- TASKS TO COMPLETE:
[A] Transcribe the passage of the Ethereum 2.0 article between "The third main" and "of work system.", inclusive.
[B] State whether each statement agrees with the Ethereum 2.0 article. Answer yes or no for each, and quote the words that decide it: (i) The Ethereum ledger can process 15 transactions per second. (ii) Ethereum 2.0 will keep the proof of work consensus algorithm. (iii) The Ethereum ledger is described as half full.

- PROVIDED TEXT:
*-*-*

Ethereum is the second biggest blockchain platform in the world, so why is a new version necessary? We’ll be looking at the issues faced by Ethereum’s original incarnation and examine how Ethereum 2.0 aims to fix them, and what it means for the future of the cryptocurrency in this week’s Ask CryptoVantage.

Ethereum 2.0 is on the horizon and it brings numerous upgrades to the network

The Issues Facing Ethereum 1.0

Ethereum has played second fiddle to Bitcoin since its inception, but both blockchain platforms are facing the same issues, and each needs to change its course if it wants to hold off competition from emerging blockchain companies. These new blockchain companies all aim to solve the issues that both Bitcoin and Ethereum now face, which are: scalability, proof of work consensus, and security.


One of the ultimate goals of Ethereum is to become the “world’s computer”, but the problem with this goal is that currently, the Ethereum ledger is 90% full and can only process 15 transactions per second. That is not scalable to the needs that would exist if the platform was to reach that goal.

The congestion of the ledger combined with the slow transaction speed has made it extremely costly to use the blockchain, this is true now more than ever, and so big companies have shied away from using Ethereum as their platform or are looking for alternatives. If Ethereum wants to compete long-term, rather than be a steppingstone for other company’s progression in the blockchain industry, increasing scalability is a major necessity.

Proof of Work

The next issue facing Ethereum is its current proof of work consensus algorithm. There is nothing wrong with the way proof of work, well, works, but rather an issue in its long-term utility in relation to cost effectiveness. Ethereum 2.0 will utilize proof of stake, which is generally regarded as much more efficient.


The third main issue facing Ethereum is security in relation to using a proof of stake system rather than their current proof of work one. Proof of work, partially due to the costs associated with programming an attack against the network, is extremely safe. Bad actors get cut out of the network thanks to technological and economic disincentives, and it would likely cost more resources than you could reap if you tried to attack the current proof of work system.

*-*-*

- GIVEN RECORDS:

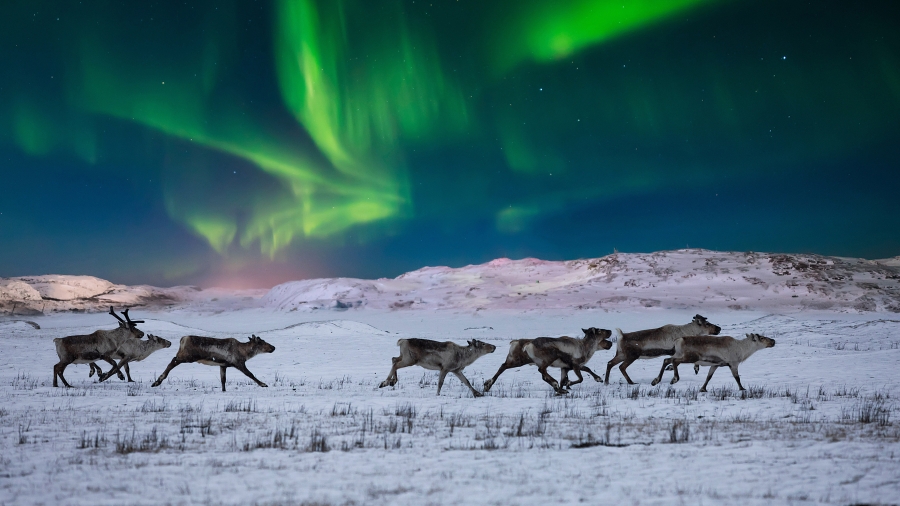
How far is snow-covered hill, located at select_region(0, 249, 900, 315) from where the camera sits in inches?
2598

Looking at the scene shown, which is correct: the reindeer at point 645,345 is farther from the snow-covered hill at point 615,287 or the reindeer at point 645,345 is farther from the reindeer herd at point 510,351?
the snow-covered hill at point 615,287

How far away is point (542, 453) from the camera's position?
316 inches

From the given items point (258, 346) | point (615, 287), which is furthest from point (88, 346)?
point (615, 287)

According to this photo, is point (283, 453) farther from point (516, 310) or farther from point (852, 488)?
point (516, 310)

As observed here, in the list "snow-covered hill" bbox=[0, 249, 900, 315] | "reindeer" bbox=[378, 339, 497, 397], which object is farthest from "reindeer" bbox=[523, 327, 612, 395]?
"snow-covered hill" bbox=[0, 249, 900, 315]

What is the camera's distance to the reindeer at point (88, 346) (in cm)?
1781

*-*-*

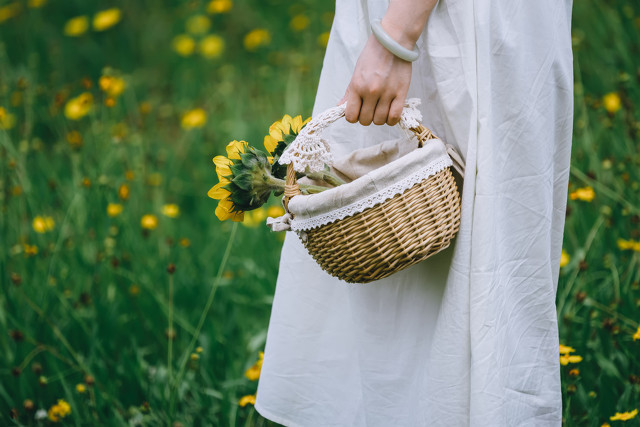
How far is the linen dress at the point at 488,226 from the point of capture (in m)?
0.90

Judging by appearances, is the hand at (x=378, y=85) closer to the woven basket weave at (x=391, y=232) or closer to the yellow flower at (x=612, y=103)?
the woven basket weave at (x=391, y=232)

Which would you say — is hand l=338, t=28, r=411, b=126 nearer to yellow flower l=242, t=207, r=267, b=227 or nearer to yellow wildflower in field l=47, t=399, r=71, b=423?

*-*-*

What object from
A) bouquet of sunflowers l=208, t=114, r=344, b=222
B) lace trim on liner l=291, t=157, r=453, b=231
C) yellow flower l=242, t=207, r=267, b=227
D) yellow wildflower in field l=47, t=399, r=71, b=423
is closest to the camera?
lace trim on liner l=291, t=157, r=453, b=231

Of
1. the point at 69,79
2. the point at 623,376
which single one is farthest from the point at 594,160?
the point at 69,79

*-*-*

- SOLVED TASKS:
[A]
The third main issue facing Ethereum is security in relation to using a proof of stake system rather than their current proof of work one. Proof of work, partially due to the costs associated with programming an attack against the network, is extremely safe. Bad actors get cut out of the network thanks to technological and economic disincentives, and it would likely cost more resources than you could reap if you tried to attack the current proof of work system.

[B]
(i) Yes: "can only process 15 transactions per second"
(ii) No: "Ethereum 2.0 will utilize proof of stake"
(iii) No: "the Ethereum ledger is 90% full"